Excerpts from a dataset

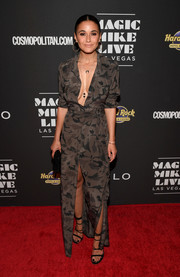 Emmanuelle Chriqui paired her chic dress with black multi-strap heels.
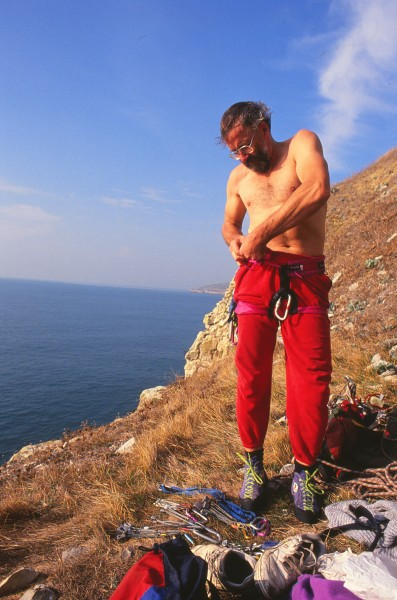 Harnessing up for a day of sea-cliff climbing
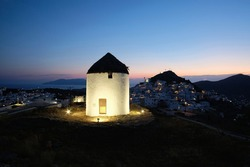 View of a beautiful illuminated white windmill,  while the sun is setting dramatically behind the village of Ios in Greece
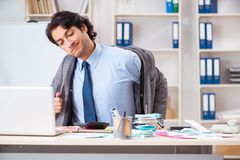 The young handsome businessman in budget planning concept stock images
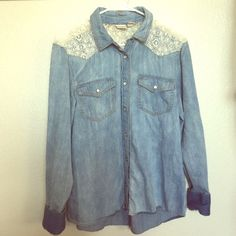 Long sleeve jean shirt This is a jean shirt bought at kohls, it has a lace type material that you can see in the photo. You can roll the sleeves or you can also leave them down and button them. In great condition! Mudd Tops Button Down Shirts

DIRECTIONS FOR THIS TASK
Each record is to be written out exactly. No picture goes in.

WRITTEN RESPONSE
 Emmanuelle Chriqui paired her chic dress with black multi-strap heels.
 Harnessing up for a day of sea-cliff climbing
 View of a beautiful illuminated white windmill,  while the sun is setting dramatically behind the village of Ios in Greece
 The young handsome businessman in budget planning concept stock images
 Long sleeve jean shirt This is a jean shirt bought at kohls, it has a lace type material that you can see in the photo. You can roll the sleeves or you can also leave them down and button them. In great condition! Mudd Tops Button Down Shirts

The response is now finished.